As insurtechs look for ways to survive and thrive, they find they need to connect with insurers’ systems, underlining the importance of software platforms that are widely adopted in the industry. These offer the best way for insurtechs to interconnect with insurers. 2019 will see even more enthusiasm for insurance platforms, many of which exist in the cloud.

By offering products that operate on the same platform as the insurer, insurtechs remove the obstacle to new technology adoption and realize value more quickly. No matter how easy an insurtech app is to use, if it requires staff training on a new user interface, there is a significant barrier to its success. This difficulty can be avoided if the app’s capabilities can be accessed and employed within the insurer’s familiar systems dashboard.

While insurance has been shaken up by the advent of insurtech, there have been persistent rumours in trade press about the Big Tech boys – Amazon, Google, and others – entering and disrupting the market more decisively than an array of plucky insurtech start-ups. Some limited ingress by Big Techs has begun and should be expected to continue.

The pattern will be for insurers to both repel and embrace Big Techs. It has been entirely sensible for insurers to evaluate an Amazon aggregator service or other parts of their offering – for example Travelers partnership with Amazon on smart home in 2018. This trend is going to pick up over the next 12 months or more.

However, in entering partnerships insurers hold a strong not a weak card. Big Techs who want to offer insurance services must overcome regulatory barriers that insurers understand. It is worth mentioning that Big Techs, like Amazon, Google and Facebook, do not exactly have an unsullied reputation in data or regulatory compliance.

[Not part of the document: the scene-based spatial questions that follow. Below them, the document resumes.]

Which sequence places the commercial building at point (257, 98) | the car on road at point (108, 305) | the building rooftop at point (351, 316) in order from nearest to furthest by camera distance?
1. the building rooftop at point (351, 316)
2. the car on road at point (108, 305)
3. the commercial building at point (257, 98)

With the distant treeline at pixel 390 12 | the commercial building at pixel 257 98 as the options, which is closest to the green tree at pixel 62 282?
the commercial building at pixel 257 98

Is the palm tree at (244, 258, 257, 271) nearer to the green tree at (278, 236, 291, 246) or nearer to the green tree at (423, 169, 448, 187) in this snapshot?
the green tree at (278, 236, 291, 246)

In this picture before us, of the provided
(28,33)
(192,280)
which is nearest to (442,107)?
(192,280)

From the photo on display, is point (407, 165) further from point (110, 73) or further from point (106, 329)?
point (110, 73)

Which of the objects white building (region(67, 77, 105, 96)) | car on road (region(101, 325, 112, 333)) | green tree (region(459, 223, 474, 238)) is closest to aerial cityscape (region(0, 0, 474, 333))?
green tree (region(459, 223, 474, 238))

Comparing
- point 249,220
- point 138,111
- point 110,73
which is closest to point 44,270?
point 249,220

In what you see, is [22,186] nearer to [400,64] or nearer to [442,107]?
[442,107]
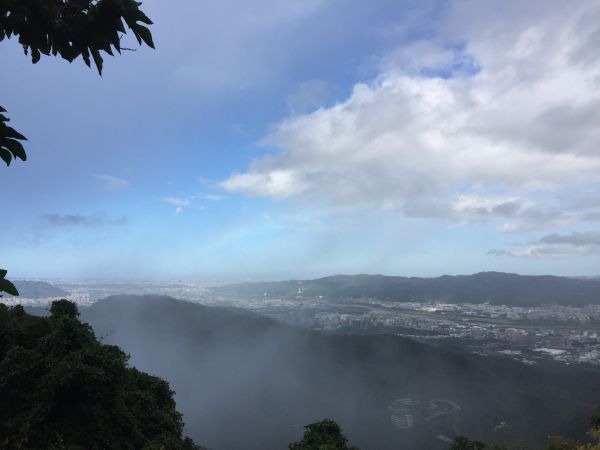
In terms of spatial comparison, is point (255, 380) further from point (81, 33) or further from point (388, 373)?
point (81, 33)

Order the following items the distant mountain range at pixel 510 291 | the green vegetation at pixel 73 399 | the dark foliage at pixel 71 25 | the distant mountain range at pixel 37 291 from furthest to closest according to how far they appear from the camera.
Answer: the distant mountain range at pixel 510 291 < the distant mountain range at pixel 37 291 < the green vegetation at pixel 73 399 < the dark foliage at pixel 71 25

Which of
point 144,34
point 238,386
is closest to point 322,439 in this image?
point 144,34

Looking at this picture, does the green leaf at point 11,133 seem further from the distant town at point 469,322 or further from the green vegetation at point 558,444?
the distant town at point 469,322

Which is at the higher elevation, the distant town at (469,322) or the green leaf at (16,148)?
the green leaf at (16,148)

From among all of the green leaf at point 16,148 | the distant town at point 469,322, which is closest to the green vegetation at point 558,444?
the green leaf at point 16,148

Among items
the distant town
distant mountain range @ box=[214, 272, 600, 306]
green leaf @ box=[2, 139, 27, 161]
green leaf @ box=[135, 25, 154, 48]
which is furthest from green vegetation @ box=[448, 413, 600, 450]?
distant mountain range @ box=[214, 272, 600, 306]

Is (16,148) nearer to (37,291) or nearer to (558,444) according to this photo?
(558,444)

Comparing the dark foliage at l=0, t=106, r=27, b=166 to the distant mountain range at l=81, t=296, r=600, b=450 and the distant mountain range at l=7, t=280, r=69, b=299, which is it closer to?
the distant mountain range at l=81, t=296, r=600, b=450
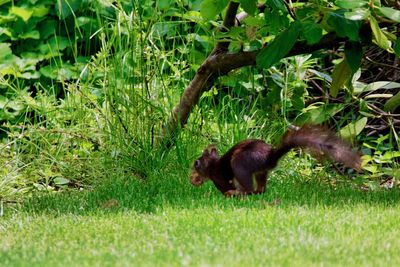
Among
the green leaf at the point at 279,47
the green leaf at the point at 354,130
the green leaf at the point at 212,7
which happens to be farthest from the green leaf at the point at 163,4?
the green leaf at the point at 354,130

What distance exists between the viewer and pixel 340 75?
588 centimetres

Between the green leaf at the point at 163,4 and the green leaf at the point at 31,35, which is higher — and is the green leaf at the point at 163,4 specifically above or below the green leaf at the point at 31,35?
above

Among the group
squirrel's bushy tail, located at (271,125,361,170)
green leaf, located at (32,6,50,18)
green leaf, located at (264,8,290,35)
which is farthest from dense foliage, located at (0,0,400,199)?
green leaf, located at (32,6,50,18)

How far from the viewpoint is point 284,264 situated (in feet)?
11.0

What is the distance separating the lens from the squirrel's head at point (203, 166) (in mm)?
5574

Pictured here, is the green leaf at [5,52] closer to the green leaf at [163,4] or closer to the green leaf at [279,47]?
the green leaf at [163,4]

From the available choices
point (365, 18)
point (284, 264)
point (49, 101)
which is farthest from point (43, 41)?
point (284, 264)

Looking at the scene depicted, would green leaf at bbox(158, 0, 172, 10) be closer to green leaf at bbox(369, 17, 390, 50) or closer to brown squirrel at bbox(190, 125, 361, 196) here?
brown squirrel at bbox(190, 125, 361, 196)

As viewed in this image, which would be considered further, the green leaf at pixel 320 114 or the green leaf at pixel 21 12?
the green leaf at pixel 21 12

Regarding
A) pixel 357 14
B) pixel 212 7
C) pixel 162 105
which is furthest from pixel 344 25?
pixel 162 105

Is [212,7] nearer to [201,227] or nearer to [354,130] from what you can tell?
[354,130]

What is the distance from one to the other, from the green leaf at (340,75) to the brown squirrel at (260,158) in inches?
24.8

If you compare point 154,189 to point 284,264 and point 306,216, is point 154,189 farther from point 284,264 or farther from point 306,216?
point 284,264

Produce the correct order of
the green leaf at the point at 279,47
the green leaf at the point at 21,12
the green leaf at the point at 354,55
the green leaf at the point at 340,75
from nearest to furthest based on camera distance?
the green leaf at the point at 279,47 → the green leaf at the point at 354,55 → the green leaf at the point at 340,75 → the green leaf at the point at 21,12
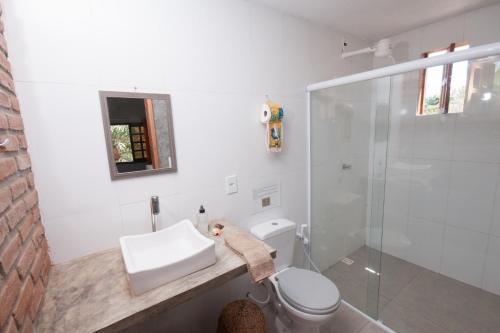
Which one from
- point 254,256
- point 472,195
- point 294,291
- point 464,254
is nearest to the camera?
point 254,256

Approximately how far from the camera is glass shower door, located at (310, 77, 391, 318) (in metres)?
1.97

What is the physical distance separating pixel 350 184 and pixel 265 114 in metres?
1.19

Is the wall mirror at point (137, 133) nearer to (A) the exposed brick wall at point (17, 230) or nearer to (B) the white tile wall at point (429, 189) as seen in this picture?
(A) the exposed brick wall at point (17, 230)

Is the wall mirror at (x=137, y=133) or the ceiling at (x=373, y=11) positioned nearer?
the wall mirror at (x=137, y=133)

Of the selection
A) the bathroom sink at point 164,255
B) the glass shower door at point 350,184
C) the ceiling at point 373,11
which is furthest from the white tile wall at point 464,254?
the bathroom sink at point 164,255

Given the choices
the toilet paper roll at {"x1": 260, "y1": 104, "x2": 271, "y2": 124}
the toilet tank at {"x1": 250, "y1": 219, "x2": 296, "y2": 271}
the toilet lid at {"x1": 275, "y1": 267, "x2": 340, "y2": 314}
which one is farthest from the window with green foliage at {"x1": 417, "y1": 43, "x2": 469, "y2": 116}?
the toilet lid at {"x1": 275, "y1": 267, "x2": 340, "y2": 314}

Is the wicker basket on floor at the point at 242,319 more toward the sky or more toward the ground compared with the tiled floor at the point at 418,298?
more toward the sky

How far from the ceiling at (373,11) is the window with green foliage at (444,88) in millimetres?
325

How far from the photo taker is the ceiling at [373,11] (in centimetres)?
168

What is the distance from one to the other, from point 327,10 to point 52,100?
73.3 inches

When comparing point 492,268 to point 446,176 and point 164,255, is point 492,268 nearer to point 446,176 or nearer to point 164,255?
point 446,176

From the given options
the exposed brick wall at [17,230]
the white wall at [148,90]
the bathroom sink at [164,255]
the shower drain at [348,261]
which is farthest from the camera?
the shower drain at [348,261]

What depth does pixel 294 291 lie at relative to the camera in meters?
1.46

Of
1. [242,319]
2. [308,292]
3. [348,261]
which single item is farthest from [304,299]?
[348,261]
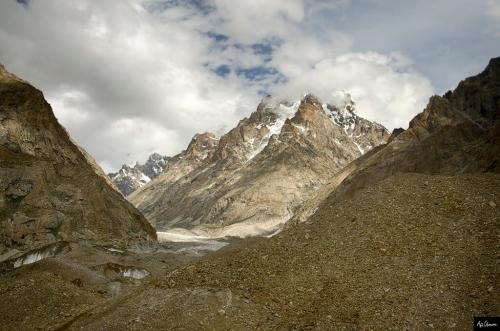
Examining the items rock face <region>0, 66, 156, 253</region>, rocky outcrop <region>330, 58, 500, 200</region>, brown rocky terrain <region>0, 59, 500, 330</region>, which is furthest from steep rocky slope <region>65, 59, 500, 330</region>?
rocky outcrop <region>330, 58, 500, 200</region>

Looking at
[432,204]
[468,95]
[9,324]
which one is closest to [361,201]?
[432,204]

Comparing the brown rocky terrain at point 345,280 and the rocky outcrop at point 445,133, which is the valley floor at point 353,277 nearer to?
the brown rocky terrain at point 345,280

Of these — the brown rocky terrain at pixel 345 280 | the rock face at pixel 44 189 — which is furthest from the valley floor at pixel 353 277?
the rock face at pixel 44 189

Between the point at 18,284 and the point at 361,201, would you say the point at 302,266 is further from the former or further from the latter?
the point at 18,284

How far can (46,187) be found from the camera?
230 ft

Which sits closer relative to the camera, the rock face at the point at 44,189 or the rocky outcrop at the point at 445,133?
the rock face at the point at 44,189

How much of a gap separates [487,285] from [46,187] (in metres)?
64.9

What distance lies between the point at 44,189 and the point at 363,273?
59786 millimetres

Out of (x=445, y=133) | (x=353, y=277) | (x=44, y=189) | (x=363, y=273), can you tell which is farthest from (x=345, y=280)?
(x=445, y=133)

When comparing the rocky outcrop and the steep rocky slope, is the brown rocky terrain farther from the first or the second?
the rocky outcrop

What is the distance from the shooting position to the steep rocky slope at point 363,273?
17.2 m

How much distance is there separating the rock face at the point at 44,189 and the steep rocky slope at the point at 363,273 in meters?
46.7

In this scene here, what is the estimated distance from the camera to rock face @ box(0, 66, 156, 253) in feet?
208

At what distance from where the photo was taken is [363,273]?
1950 cm
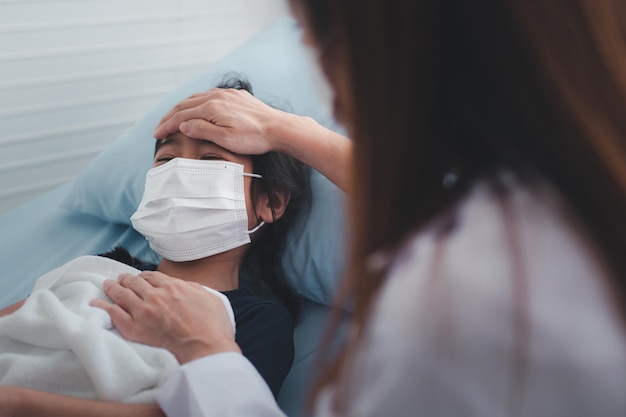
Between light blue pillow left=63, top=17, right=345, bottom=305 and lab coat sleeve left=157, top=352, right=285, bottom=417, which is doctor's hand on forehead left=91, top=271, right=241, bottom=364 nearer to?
lab coat sleeve left=157, top=352, right=285, bottom=417

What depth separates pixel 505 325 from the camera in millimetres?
608

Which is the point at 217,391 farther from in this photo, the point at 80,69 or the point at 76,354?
the point at 80,69

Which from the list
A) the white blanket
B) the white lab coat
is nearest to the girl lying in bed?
the white blanket

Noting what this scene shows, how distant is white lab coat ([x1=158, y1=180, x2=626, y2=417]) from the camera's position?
0.61m

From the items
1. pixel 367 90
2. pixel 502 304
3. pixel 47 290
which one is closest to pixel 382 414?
pixel 502 304

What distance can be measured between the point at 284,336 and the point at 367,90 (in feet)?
2.75

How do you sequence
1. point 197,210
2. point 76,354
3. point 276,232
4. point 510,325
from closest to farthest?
1. point 510,325
2. point 76,354
3. point 197,210
4. point 276,232

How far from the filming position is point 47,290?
4.53 feet

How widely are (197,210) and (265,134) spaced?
213 millimetres

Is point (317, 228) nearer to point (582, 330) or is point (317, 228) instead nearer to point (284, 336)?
point (284, 336)

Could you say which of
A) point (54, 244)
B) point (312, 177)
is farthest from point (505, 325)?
point (54, 244)

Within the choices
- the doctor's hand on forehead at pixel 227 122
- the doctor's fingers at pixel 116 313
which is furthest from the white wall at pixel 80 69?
the doctor's fingers at pixel 116 313

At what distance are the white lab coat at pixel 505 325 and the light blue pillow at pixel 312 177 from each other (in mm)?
972

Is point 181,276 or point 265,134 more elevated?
point 265,134
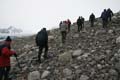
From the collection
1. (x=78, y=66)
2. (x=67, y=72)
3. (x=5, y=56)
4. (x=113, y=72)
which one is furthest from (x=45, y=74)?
(x=113, y=72)

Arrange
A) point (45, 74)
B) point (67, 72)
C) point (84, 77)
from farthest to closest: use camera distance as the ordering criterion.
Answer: point (45, 74) < point (67, 72) < point (84, 77)

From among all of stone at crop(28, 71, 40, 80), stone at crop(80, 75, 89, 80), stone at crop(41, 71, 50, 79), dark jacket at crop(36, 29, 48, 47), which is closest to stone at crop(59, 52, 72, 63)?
dark jacket at crop(36, 29, 48, 47)

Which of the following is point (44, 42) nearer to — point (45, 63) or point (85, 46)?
point (45, 63)

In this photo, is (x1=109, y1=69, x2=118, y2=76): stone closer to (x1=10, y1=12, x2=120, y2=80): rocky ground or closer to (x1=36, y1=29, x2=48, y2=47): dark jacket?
(x1=10, y1=12, x2=120, y2=80): rocky ground

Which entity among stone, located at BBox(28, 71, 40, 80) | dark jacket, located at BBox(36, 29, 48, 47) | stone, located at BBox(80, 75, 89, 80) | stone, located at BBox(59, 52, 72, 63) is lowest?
stone, located at BBox(80, 75, 89, 80)

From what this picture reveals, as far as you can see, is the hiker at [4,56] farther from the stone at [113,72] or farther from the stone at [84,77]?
the stone at [113,72]

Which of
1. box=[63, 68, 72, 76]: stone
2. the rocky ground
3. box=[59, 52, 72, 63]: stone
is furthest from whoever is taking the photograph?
box=[59, 52, 72, 63]: stone

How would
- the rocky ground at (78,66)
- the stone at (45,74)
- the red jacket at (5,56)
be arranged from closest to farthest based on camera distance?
the red jacket at (5,56) → the rocky ground at (78,66) → the stone at (45,74)

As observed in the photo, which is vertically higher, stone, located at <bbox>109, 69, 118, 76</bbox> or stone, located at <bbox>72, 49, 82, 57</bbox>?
stone, located at <bbox>72, 49, 82, 57</bbox>

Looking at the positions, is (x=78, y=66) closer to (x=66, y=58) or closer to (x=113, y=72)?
(x=66, y=58)

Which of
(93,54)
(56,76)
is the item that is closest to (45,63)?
(56,76)

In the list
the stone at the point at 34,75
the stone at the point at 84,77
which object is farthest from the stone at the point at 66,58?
the stone at the point at 84,77

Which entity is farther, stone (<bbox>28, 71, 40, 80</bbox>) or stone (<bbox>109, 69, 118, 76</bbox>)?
stone (<bbox>28, 71, 40, 80</bbox>)

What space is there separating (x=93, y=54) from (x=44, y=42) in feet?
9.45
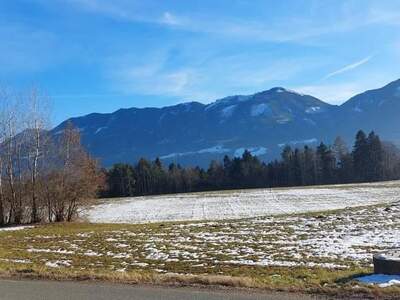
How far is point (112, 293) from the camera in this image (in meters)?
10.2

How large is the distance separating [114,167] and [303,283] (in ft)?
389

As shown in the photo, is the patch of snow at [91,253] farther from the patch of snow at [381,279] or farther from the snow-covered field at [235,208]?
the snow-covered field at [235,208]

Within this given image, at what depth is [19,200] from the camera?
45031 millimetres

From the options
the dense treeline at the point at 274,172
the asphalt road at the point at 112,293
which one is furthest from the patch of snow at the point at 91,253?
the dense treeline at the point at 274,172

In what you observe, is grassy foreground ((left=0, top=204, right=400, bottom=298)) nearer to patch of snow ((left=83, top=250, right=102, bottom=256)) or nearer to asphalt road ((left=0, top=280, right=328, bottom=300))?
patch of snow ((left=83, top=250, right=102, bottom=256))

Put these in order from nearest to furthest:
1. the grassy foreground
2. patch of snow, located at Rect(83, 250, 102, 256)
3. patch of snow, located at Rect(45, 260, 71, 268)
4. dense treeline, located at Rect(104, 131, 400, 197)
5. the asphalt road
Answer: the asphalt road
the grassy foreground
patch of snow, located at Rect(45, 260, 71, 268)
patch of snow, located at Rect(83, 250, 102, 256)
dense treeline, located at Rect(104, 131, 400, 197)

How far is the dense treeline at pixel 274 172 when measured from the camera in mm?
125312

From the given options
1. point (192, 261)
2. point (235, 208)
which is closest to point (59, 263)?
point (192, 261)

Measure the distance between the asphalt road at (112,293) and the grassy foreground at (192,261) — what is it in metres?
0.60

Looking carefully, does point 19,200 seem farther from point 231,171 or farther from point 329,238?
point 231,171

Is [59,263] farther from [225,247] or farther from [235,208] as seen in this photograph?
[235,208]

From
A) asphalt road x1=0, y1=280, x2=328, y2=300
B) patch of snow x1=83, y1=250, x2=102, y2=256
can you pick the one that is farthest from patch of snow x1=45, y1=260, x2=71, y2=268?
asphalt road x1=0, y1=280, x2=328, y2=300

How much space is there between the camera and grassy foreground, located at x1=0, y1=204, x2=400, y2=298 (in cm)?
1115

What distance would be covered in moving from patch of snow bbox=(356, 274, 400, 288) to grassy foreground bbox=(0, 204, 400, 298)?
313 millimetres
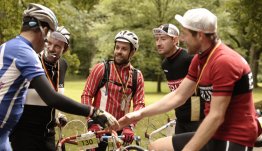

This does not mean insurers should hesitate to fight back in 2019.  They need to both understand better how Amazon and the other tech giants operate; and realise their own innate strengths to repulse the attack on their market. The key developments to watch out for will be how insurers invest in innovative ways to maximise and leverage the data they already have about risks and customers, and how they create the effortless interfaces that customers want. The latter will seen in what way insurers learn the lessons of digital experience that is intuitive, uncomplicated and always aimed at saving the customer time and energy. Look at how the Google search page works for a hallmark of computing power rendered with awesome simplicity.